The REPTILE algorithm operates in two general steps: training, and prediction. For training, the Salk team taught REPTILE to recognize mammalian enhancers by feeding into the algorithm both the locations of known enhancers as well as genomic areas other than enhancers in the DNA. In the prediction step, the algorithm ran on nine mouse and five human cell lines and tissues whose enhancer regions were unknown, and pinpointed the locations of potential enhancers. Finally, the team used data from laboratory experiments to test whether the predictions made by REPTILE in the prediction step corresponded to real regulatory regions.

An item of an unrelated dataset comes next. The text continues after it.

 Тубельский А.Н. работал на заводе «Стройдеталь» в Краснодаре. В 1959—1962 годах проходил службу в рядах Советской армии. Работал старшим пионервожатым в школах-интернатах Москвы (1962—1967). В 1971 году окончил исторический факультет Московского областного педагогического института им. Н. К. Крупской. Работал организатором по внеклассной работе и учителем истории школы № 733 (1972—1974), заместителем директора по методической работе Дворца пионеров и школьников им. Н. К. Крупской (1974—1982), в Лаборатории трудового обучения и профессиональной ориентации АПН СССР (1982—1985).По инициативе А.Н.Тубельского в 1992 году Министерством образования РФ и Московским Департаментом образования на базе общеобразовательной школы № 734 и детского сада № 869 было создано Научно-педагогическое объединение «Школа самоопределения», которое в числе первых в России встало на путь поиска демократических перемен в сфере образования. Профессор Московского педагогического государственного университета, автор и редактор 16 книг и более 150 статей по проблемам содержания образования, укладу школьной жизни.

Since enhancers increase the activity of target genes, researchers can test the activity of DNA sequences by connecting them to a reporter gene and watching to see whether the supposed target gene ramps up. Using molecular tools, the team engineered mouse embryos so that enhancer activation would trigger the expression of linked reporters, which can be monitored by staining. So, if REPTILE predicted that a specific enhancer was linked to mouse forebrain development, the team was able to look for a staining pattern in the embryo's forebrain region. If they saw it, REPTILE's prediction was considered valid.
Moreover, the Salk team tested REPTILE's predictions against four other commonly used enhancer-finding algorithms. Overall, REPTILE outperformed each one, finding enhancer regions with greater accuracy (getting closer to them along the DNA strand) and fewer errors (misidentifications). In particular, REPTILE was more successful than the other systems at the invaluable task of finding enhancers in different tissue types than those it was trained on.
“The number of genetic variants in the genome is enormous,” Dr. Ecker remarked. “So, in terms of finding ones that cause disease, you really want to shine a spotlight on the regions you think are most important and identifying enhancers is a critical step in the process.”